* What is needed
Could you copy out the records word for word, starting with the line that contains "From what this" and continuing through the end of the records?

* Record extracts
# # # # #
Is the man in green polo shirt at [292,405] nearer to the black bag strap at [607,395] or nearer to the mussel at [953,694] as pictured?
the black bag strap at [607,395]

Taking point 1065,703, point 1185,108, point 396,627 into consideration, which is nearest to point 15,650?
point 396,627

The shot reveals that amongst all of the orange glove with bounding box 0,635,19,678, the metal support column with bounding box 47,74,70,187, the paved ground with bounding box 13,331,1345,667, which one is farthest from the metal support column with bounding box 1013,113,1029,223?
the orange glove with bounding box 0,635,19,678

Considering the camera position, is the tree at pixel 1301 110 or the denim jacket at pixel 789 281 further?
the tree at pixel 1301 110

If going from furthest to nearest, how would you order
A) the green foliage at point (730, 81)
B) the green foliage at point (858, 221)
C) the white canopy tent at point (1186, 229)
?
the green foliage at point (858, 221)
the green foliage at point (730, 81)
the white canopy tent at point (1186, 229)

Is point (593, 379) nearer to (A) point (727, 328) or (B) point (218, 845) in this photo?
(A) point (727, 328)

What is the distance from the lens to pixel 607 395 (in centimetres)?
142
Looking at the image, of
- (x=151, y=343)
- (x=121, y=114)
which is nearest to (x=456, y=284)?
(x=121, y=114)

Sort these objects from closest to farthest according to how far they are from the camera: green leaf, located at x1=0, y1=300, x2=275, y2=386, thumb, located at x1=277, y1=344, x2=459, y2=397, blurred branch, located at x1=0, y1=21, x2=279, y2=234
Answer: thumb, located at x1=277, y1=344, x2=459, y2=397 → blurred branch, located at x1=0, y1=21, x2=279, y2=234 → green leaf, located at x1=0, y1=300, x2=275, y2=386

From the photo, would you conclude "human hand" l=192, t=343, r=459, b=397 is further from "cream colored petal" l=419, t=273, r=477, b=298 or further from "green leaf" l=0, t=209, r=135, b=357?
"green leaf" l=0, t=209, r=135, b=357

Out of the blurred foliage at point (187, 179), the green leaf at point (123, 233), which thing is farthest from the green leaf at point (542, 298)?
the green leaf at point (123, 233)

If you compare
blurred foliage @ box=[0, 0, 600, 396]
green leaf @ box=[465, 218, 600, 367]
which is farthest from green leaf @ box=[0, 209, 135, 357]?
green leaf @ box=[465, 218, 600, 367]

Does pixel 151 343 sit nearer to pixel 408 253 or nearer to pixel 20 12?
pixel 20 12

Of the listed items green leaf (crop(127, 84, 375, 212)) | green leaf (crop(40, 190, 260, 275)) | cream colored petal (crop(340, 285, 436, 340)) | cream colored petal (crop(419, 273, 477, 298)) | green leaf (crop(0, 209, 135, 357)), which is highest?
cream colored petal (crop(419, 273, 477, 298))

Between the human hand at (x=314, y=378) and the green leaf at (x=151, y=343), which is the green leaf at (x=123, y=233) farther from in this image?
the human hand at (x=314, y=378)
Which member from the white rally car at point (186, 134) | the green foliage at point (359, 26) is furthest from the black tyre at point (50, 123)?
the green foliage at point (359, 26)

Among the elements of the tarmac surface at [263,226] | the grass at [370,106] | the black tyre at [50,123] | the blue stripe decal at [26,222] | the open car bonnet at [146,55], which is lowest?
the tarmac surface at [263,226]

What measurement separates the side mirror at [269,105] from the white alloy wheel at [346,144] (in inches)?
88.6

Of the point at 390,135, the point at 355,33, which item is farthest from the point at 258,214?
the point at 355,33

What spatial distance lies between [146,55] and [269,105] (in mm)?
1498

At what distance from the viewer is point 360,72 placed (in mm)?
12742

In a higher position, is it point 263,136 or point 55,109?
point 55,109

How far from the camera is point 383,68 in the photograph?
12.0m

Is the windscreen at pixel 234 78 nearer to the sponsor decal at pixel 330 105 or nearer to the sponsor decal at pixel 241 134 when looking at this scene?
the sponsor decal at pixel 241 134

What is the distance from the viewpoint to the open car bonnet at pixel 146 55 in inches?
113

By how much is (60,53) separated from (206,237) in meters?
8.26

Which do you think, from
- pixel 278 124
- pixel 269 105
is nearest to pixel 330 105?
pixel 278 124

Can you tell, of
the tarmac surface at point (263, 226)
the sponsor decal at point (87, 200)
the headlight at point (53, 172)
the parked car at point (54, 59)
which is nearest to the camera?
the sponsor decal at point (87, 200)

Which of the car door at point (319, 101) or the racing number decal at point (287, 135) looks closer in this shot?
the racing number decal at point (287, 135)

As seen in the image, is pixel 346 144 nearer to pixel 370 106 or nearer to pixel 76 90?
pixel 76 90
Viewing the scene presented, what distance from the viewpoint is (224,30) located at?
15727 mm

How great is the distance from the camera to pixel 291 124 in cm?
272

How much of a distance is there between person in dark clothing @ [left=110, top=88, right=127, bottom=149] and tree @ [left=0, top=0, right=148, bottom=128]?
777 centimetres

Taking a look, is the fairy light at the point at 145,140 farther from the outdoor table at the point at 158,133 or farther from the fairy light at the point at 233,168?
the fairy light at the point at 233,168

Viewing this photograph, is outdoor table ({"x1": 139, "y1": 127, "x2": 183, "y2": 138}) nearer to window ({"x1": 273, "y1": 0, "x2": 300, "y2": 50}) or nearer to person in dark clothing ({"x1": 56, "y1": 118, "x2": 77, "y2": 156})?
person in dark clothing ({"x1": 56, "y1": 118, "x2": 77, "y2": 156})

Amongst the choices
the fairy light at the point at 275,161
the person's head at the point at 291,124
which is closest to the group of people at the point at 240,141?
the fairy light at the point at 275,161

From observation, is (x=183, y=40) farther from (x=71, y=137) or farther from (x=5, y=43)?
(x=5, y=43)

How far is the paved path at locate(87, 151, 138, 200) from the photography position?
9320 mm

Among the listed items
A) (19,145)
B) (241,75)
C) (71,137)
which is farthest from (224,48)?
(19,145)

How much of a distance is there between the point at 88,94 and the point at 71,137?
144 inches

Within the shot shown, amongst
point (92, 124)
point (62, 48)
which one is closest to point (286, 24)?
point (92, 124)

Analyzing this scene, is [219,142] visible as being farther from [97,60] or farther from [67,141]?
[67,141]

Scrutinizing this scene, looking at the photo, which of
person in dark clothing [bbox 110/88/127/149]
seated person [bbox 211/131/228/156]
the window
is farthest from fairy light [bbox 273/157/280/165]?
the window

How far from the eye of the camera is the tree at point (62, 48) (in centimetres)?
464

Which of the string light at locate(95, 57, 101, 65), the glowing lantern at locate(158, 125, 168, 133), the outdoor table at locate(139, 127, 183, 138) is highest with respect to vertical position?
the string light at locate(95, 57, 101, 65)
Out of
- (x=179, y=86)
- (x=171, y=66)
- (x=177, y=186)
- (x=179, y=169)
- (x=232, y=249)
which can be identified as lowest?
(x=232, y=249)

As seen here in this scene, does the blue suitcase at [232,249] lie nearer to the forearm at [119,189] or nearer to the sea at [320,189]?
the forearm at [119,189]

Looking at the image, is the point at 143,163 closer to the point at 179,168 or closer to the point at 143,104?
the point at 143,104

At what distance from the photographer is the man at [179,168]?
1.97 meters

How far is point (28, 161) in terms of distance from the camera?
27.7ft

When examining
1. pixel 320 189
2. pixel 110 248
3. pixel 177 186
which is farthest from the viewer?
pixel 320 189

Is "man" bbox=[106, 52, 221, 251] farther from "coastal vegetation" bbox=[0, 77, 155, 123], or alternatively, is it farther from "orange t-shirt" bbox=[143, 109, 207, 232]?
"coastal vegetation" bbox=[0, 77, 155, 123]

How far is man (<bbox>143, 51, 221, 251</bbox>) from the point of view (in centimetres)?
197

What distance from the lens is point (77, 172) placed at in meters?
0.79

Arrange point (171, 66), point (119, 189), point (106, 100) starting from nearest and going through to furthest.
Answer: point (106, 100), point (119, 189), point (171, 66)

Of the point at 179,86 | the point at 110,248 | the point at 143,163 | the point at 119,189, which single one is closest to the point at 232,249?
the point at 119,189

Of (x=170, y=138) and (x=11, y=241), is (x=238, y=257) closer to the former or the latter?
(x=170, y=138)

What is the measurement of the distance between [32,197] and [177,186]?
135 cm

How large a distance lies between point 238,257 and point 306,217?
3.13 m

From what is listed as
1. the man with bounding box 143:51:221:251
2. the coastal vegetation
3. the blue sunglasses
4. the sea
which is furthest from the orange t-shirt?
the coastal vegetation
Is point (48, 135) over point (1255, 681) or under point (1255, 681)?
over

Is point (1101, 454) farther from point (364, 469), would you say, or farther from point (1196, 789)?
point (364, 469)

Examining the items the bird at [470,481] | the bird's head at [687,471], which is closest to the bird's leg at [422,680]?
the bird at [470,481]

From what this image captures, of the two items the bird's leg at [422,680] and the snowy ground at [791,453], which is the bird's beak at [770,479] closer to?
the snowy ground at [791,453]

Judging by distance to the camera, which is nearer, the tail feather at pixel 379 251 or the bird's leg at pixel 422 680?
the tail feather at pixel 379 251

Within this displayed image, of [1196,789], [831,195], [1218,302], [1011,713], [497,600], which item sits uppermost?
# # # # #
* The reply
From what this image captures, of the two items the bird's leg at [422,680] and the snowy ground at [791,453], which is the bird's beak at [770,479] closer to?
the snowy ground at [791,453]

Judging by distance to the camera, which is nearer, the tail feather at pixel 379 251 or the bird's leg at pixel 422 680?
the tail feather at pixel 379 251

Within this displayed image, of [1196,789], [831,195], [1218,302], [1011,713], [497,600], which item sits uppermost?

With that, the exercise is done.